Raw records>
--- START ---

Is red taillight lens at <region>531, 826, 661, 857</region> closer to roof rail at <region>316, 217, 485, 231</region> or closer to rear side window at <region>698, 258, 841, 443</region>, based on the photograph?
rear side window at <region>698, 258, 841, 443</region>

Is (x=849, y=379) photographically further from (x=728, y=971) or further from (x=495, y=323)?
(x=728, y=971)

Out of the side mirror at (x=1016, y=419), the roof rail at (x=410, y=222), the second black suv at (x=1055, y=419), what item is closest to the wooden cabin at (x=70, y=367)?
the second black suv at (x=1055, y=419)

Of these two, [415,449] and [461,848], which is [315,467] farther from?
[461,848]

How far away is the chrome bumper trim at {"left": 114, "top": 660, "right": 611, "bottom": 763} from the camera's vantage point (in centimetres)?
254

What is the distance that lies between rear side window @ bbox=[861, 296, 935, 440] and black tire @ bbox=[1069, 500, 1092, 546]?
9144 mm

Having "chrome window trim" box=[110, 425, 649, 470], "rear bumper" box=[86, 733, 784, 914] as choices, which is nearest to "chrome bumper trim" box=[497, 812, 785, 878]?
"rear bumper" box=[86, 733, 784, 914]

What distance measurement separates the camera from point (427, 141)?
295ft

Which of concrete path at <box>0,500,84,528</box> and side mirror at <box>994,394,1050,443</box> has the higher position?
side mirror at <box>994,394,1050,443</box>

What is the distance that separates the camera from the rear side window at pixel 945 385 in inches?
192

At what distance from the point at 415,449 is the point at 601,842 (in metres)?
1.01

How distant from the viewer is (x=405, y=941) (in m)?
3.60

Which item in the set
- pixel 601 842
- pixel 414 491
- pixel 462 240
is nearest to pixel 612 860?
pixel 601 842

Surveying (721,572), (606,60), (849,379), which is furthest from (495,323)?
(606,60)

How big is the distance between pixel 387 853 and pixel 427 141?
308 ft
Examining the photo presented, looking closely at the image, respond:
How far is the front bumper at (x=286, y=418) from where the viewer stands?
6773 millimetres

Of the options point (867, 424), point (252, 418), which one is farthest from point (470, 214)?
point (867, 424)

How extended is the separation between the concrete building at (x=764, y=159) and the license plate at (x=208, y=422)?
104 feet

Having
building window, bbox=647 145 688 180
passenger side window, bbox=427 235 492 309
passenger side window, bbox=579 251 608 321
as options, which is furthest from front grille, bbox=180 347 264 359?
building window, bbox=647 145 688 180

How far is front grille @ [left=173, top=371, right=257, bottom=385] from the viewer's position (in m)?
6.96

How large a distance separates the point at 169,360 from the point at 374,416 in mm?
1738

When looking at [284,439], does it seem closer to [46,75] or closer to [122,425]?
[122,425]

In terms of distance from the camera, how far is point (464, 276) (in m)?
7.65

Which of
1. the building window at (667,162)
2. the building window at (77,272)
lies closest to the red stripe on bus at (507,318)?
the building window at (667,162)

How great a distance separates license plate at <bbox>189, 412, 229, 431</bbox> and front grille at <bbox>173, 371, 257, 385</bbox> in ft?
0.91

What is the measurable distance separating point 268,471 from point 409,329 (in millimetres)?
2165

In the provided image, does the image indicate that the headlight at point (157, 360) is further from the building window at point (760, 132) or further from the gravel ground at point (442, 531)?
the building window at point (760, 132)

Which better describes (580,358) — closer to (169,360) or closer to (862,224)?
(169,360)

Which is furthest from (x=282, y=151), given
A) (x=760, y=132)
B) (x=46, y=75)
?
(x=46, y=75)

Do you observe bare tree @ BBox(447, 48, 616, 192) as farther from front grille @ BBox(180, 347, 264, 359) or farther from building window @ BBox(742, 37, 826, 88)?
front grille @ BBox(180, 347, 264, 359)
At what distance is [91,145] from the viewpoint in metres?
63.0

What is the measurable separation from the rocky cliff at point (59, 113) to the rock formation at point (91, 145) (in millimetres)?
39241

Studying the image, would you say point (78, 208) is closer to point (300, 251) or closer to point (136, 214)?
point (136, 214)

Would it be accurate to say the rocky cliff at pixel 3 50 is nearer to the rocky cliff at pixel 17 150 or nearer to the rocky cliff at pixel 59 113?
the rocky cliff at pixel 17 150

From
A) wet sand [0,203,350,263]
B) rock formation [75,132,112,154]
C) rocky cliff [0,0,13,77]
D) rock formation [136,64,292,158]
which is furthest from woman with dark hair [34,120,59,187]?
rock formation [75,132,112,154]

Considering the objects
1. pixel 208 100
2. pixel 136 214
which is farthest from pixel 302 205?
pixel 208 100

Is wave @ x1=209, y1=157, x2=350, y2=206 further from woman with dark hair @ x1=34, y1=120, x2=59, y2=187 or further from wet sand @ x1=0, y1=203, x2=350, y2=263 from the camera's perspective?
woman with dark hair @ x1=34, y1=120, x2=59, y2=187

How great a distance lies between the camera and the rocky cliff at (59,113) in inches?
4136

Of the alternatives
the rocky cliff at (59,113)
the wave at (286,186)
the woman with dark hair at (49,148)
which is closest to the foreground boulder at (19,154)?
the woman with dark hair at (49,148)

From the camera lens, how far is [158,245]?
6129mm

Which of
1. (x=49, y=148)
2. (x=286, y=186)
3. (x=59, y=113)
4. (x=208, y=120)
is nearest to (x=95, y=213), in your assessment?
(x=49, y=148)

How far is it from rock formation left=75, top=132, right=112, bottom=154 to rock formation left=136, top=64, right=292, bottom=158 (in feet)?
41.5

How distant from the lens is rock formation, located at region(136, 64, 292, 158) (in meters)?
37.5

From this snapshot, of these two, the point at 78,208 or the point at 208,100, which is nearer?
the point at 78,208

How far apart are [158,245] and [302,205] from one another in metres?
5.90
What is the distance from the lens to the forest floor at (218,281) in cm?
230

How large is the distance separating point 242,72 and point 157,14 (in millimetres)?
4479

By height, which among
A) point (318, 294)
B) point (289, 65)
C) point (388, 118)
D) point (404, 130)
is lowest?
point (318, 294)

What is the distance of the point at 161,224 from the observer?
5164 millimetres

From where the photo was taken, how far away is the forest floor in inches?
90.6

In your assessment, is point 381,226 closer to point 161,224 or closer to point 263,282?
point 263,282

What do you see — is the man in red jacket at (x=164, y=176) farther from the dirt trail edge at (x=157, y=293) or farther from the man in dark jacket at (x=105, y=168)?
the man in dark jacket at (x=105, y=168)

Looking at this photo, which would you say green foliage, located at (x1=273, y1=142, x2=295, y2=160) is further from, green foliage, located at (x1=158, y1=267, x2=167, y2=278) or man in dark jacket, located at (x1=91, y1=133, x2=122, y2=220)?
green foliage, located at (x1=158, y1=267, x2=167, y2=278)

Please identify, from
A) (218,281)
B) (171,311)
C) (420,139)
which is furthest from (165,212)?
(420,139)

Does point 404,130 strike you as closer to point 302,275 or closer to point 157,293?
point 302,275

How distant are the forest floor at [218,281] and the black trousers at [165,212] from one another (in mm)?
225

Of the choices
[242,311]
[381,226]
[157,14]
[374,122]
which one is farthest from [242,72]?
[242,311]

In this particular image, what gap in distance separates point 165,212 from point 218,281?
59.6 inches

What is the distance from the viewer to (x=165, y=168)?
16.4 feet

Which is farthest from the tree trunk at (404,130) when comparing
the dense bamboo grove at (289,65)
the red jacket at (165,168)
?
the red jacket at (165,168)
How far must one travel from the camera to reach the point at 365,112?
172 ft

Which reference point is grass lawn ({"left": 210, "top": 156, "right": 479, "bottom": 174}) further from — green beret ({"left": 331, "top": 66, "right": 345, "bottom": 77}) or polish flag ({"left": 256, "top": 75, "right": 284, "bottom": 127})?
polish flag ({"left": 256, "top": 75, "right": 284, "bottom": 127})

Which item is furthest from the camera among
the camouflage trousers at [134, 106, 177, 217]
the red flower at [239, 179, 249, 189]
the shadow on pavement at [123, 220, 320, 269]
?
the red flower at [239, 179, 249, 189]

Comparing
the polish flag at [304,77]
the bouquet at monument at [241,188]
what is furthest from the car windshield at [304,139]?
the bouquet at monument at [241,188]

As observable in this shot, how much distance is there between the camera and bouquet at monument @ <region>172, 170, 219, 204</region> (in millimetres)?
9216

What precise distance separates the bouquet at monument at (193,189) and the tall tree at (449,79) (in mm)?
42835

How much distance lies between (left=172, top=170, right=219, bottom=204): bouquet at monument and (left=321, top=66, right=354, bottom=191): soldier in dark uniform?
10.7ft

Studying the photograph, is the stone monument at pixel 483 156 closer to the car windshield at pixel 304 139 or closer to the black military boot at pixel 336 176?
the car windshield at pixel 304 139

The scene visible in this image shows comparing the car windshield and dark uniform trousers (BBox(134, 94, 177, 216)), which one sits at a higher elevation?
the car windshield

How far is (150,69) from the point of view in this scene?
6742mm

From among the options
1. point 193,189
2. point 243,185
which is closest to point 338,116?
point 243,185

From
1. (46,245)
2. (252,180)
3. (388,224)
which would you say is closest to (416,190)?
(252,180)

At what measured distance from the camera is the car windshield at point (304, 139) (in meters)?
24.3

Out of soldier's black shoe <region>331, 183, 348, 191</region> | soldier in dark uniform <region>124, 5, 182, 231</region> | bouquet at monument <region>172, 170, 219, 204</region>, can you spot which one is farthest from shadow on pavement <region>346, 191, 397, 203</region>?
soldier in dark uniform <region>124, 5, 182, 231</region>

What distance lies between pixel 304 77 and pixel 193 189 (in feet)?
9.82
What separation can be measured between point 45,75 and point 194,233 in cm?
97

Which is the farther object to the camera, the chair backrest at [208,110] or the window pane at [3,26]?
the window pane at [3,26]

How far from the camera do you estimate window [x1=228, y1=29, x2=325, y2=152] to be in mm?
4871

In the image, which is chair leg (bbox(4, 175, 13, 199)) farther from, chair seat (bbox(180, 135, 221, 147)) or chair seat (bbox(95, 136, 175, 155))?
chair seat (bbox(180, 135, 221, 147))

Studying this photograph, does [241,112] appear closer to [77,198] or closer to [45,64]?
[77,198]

--- END ---

Could you give everything from the line containing "In the image, which" down to the end of the listing again, with "chair leg" renamed to "table leg" and nothing else changed?

In the image, which is table leg (bbox(4, 175, 13, 199)) farther from, chair seat (bbox(180, 135, 221, 147)) or chair seat (bbox(95, 136, 175, 155))?
chair seat (bbox(180, 135, 221, 147))

Studying this photograph, does [241,112] appear closer to [77,198] or closer to [45,64]?
[77,198]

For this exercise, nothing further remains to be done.